__Texto em análise__:
Do assassinato da mulher na BA à prisão no DF: professor ficou 14 anos impune

Igor Azevedo Bomfim matou a tiros a companheira em município baiano. Após alegar "legítima defesa da honra", foi absolvido, mas cumprirá 10 anos em regime fechado depois de novo julgamento. Ele dava aula em escola pública e era síndico de condomínio

A história de Mayara de Souza Lisboa Azevedo, brutalmente interrompida aos 22 anos, mostra a evolução das leis nos últimos anos com a tipificação do feminicídio e expõe o quanto a impunidade na morte de mulheres era persistente. Em 2 de novembro de 2010, a vendedora foi assassinada pelo marido, Igor Azevedo Bomfim, com sete tiros quando saía do banho.

O fato ocorreu no município de Santa Rita de Cássia, a 1 mil km de Salvador (BA). Foram necessários 14 anos para que o assassino fosse preso e começasse a cumprir a pena. A ausência da punição foi baseada na tese desumanizadora “legítima defesa da honra”, julgada inconstitucional somente em agosto de 2023. Igor foi capturado nessa sexta-feira (15/11) pela Polícia Militar no apartamento onde morava com a família, na QI 9 do Guará 1, no Distrito Federal.

__Os dados__:

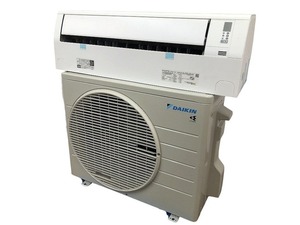 ★未使用★ DAIKIN ダイキン ルームエアコン F224ATES-W 2024年製 リモコン付 直接お渡し歓迎 SYK604100相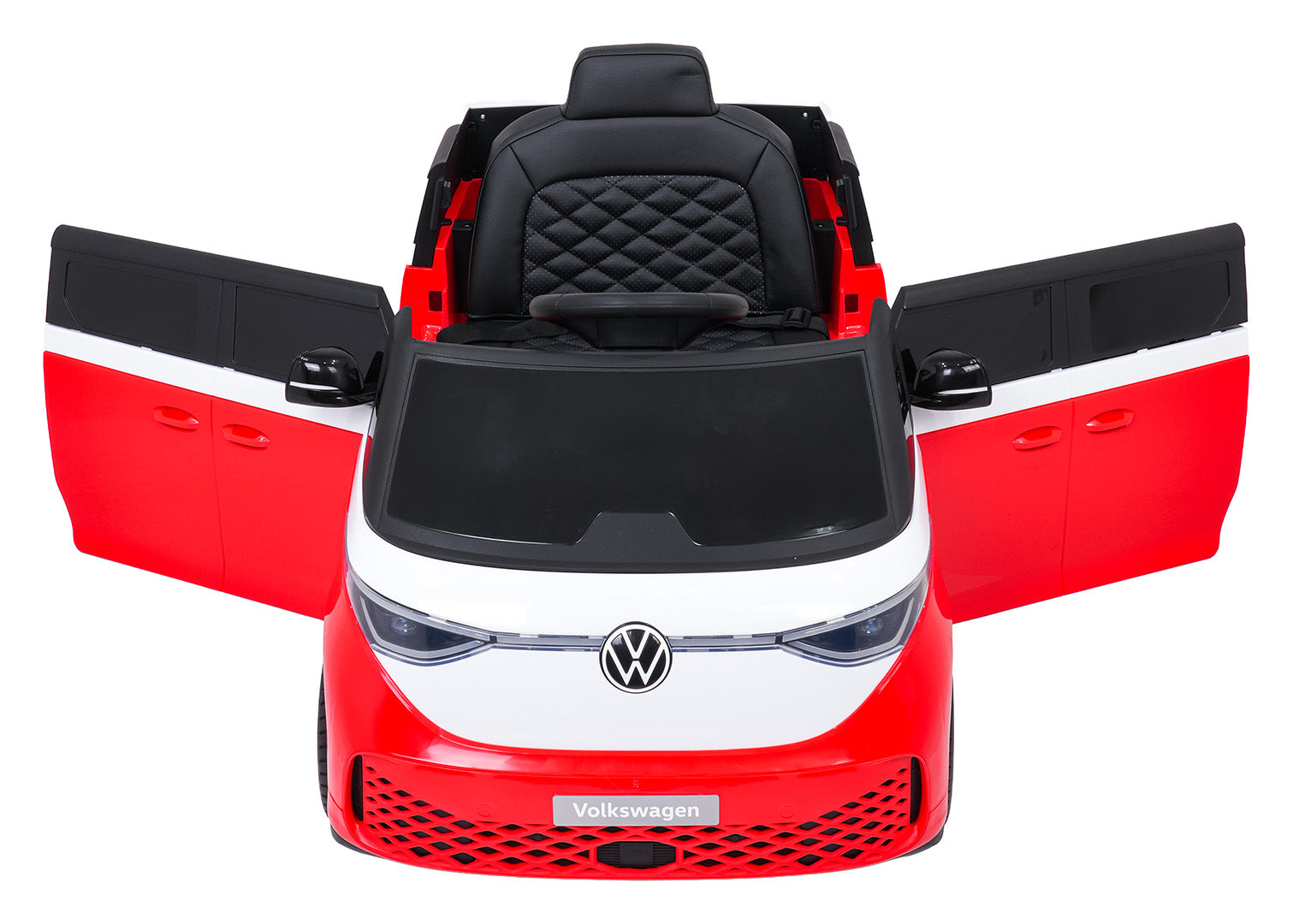 Licencirani auto na akumulator Volkswagen ID BUZZ - crveni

__Ações necessárias__:
**A)** Segundo o texto em análise, em que data Mayara de Souza Lisboa Azevedo foi assassinada?
**B)** Reproduza fielmente o trecho do texto em análise que começa em "Do assassinato da" e segue até "saía do banho.".
**C)** Liste todas as datas mencionadas no texto em análise.
As linhas são um material à parte, independente do texto em análise.

__Respostas numeradas__:
**A)** Em 2 de novembro de 2010.

**B)**
Do assassinato da mulher na BA à prisão no DF: professor ficou 14 anos impune

Igor Azevedo Bomfim matou a tiros a companheira em município baiano. Após alegar "legítima defesa da honra", foi absolvido, mas cumprirá 10 anos em regime fechado depois de novo julgamento. Ele dava aula em escola pública e era síndico de condomínio

A história de Mayara de Souza Lisboa Azevedo, brutalmente interrompida aos 22 anos, mostra a evolução das leis nos últimos anos com a tipificação do feminicídio e expõe o quanto a impunidade na morte de mulheres era persistente. Em 2 de novembro de 2010, a vendedora foi assassinada pelo marido, Igor Azevedo Bomfim, com sete tiros quando saía do banho.

**C)**
- 2 de novembro de 2010
- agosto de 2023
- sexta-feira (15/11)